▶ **Task objective**: Starting with the line that contains "As seen from" and going on through the last of the lines below, write those lines out again, requests included. Multiply each coordinate in the answers by 1.9 and round to whole numbers, with halves rounding up.

Records from a collection
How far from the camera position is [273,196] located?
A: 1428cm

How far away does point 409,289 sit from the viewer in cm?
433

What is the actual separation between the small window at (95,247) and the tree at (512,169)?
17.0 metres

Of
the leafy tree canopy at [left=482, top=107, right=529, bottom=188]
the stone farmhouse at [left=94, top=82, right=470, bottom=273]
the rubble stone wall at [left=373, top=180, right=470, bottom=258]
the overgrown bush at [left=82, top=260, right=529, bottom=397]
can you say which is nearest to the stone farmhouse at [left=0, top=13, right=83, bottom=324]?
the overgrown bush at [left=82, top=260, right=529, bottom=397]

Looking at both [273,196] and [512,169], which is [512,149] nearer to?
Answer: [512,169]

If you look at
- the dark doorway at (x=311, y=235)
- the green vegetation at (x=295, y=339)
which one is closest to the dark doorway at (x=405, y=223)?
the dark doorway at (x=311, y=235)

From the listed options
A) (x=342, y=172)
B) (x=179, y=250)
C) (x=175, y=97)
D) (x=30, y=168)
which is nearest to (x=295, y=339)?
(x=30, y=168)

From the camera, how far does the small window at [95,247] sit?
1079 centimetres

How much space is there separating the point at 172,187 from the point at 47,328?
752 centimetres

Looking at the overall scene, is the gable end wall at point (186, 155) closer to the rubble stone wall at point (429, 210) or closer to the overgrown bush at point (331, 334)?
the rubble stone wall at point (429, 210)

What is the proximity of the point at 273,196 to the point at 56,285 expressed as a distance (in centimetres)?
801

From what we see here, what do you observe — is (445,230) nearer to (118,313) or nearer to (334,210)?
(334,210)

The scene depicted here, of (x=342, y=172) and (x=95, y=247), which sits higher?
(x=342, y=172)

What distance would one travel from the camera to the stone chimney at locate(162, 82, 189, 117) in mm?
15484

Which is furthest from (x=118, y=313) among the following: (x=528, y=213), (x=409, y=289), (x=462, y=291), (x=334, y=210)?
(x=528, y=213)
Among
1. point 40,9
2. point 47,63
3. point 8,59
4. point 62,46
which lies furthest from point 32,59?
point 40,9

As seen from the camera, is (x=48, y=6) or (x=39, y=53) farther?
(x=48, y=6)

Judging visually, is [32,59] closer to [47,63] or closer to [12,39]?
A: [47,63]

▶ **Completed task**:
As seen from the camera, is (x=48, y=6) or (x=39, y=53) farther?
(x=91, y=11)

Judging visually, is [32,59] closer to [47,63] or closer to [12,39]?
A: [89,120]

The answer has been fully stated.